When this blog was young, I wrote a review of Marybeth Hamilton’s In Search of the Blues, her account of how white enthusiasts interpreted, and often misinterpreted, the nature of a black musical genre. In it, she told the tale of such enthusiasts, in the 1940s and 1950s, eagerly hunting in junkshops for old, scratched recordings made by bluesman in the 1920s. These fans, as I put it, felt “the thrill of the hunt for them, the sense of having found undiscovered treasure, and especially the sense that – even though one was only collecting records – one was actually a lonesome rebel against the commercial mainstream.” But then there was a mass revival of interest in such music “the old recordings began to be re-pressed and mass-circulated in LPs (the vinyl equivalent of a CD collection). And suddenly [the enthusiasts] lost interest in them. If they had become the property of a mass audience, then they were no longer an elite, rebel taste. They too were now ‘commercial’ and no longer ‘authentic’.”

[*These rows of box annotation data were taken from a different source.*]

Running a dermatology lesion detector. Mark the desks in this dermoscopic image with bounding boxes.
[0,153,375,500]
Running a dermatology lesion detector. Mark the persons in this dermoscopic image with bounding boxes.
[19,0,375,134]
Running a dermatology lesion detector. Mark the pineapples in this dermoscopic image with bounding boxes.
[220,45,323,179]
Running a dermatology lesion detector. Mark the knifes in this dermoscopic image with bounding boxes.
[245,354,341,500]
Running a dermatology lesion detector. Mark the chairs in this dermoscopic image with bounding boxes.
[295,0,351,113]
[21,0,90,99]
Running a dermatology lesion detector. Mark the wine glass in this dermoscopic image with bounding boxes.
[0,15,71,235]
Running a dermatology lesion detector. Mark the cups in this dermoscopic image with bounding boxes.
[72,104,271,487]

Now, as I search my conscience scrupulously, I wonder if I’m not like those fans. Is part of me miffed that a mass audience, who can’t see the original paintings, is now able to taste these masterpieces, albeit in a different form? In short, am I being a snob?
I hope not. I think the show is a good primer and could be an incitement to find out more about the artist’s work. But that fast food aspect really does trouble me.